Durante a sessão, o conselho de sentença acolheu a tese de excesso culposo na legítima defesa. Segundo os autos, o crime aconteceu após uma confusão entre os dois agentes de segurança. Mário Wilson efetuou disparos contra Thiago após um desentendimento relacionado a uma arma de fogo dentro do estabelecimento. A defesa do investigador sustentou que ele agiu para se proteger ao acreditar que estava sob ameaça, enquanto o Ministério Público pedia a condenação por homicídio qualificado.
Com a decisão dos jurados de desqualificar o crime para uma modalidade menos grave (homicídio culposo com excesso), a pena foi fixada em um patamar que permite o cumprimento em regime aberto. O juiz responsável pela sentença também determinou que o réu poderá recorrer da decisão em liberdade.

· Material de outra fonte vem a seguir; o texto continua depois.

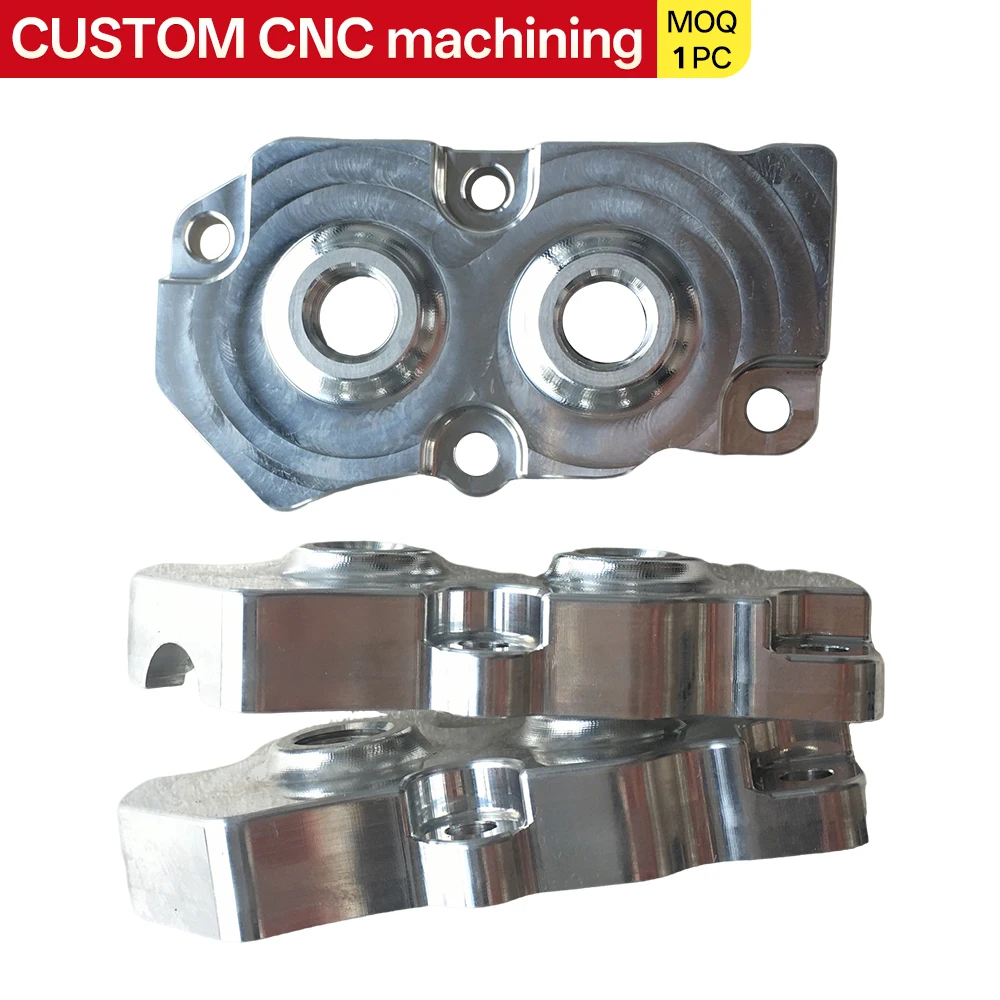 Jig head mecanizado CNC de acero inoxidable de precisión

O caso gerou grande repercussão na época por envolver membros de duas instituições de segurança pública do Estado (PMMT e PCMT). Familiares da vítima acompanharam o julgamento e manifestaram indignação com o resultado da sentença, considerada por eles como desproporcional à gravidade do fato. O Ministério Público Estadual já sinalizou que deve analisar o acórdão para verificar a possibilidade de interpor recurso buscando o aumento da pena.